Time for some numbers - the research that Jeremy Hunt keeps talking about shows that Monday-Friday, there is a 1.32% absolute risk of death (so a 98.68% chance of NOT dying in hospital). At the weekend this goes up to 1.53% risk of death - a 98.47% chance of NOT dying in hospital at the weekend. Yes, it is a bigger risk. But it's a bigger risk that is still a TINY number. The other thing Jeremy hasn't mentioned, is that this study looked at patients both in hospital and for 30 days after they left hospital. Almost half of the deaths happened after the patient had been sent home. The authors of the research paper haven't fully explained how they worked all of this out - which is generally a bad sign. They also haven't explained why the death rate on a Sunday is actually less than on a Wednesday. Jeremy didn't mention that bit did he. I didn't see any headlines about "Deadly Wednesday". It is also highest on a Friday, when there are full emergency and routine services running. Confusing isn't it? That's one of the reasons that an author of the research said that assuming any increase in deaths seen could be prevented would be "rash and misleading". Not exactly a vote of confidence in Jeremy's interpretation.
What the government should be doing is not scaring the public into thinking they will die if they get admitted at the weekend. It should be reassuring them there is plenty of emergency and urgent care by doctors of all levels available 24/7 in the NHS. And if it really wants to pursue this, it should do so with a high quality study in a totally open and transparent way.
"Doctors in this country get paid well compared to similar roles in other countries"
Yes, but we're not in other countries are we? We are in this country. So let's look at how much it costs to train a doctor, how much debt that doctor leaves university with, how much it costs them to carry on their training, how much the cost of living is, and base pay on that. If doctors all over the world earned £1 million pounds a year, would that be a reason to pay our NHS doctors the same? No, of course it wouldn't. Hospital specialists in the UK earn an average of £79k. In Germany, it's £105k; the Netherlands £158k; Australia £212k; America is £256k. So why use this pointless comparison apart from as another way of reinforcing the message that all doctors are rich and lazy? When you've trained and worked as a junior doctor Jeremy, then feel free to make that call.

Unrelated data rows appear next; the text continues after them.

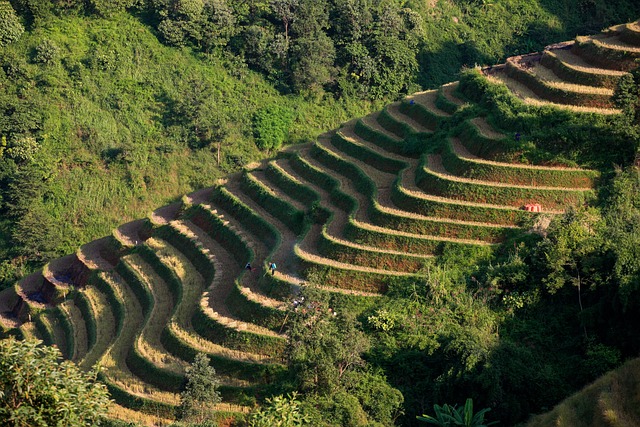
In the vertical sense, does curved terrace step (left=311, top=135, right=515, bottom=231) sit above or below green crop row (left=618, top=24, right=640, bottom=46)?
below

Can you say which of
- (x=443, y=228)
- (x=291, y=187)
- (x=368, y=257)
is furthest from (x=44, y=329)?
(x=443, y=228)

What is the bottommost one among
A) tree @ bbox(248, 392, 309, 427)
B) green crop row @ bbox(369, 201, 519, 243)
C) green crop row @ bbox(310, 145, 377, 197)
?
tree @ bbox(248, 392, 309, 427)

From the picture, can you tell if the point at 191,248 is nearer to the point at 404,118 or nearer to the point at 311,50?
the point at 404,118

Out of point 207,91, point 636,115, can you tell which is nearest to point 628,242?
point 636,115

"It's the managers' fault. They aren't making sure there are enough doctors in the right places when hospitals need them. This contract solves that."
No. It doesn't. The managers stick within the hours legally set for their junior doctors. If they go outside this, the hospital gets fined. If they can't fill the hours the hospital needs, it's because there aren't enough doctors. They then face a choice - employ locums to cover the shifts, or push doctors to cover and risk a fine. This contract removes the safeguards, so implementing it means there is nothing to stop managers making their own doctors work those long, dangerous, currently illegal hours. It will save money on locums. But the real issue is there are not enough doctors to provide the service. Here's a novel idea - how about training some more? The best way to start is to show some appreciation for the ones you already have.
There are my top tips Jeremy. Feel free to ring if you need anymore. That's the thing about us NHS doctors. We are here to help people. Even you.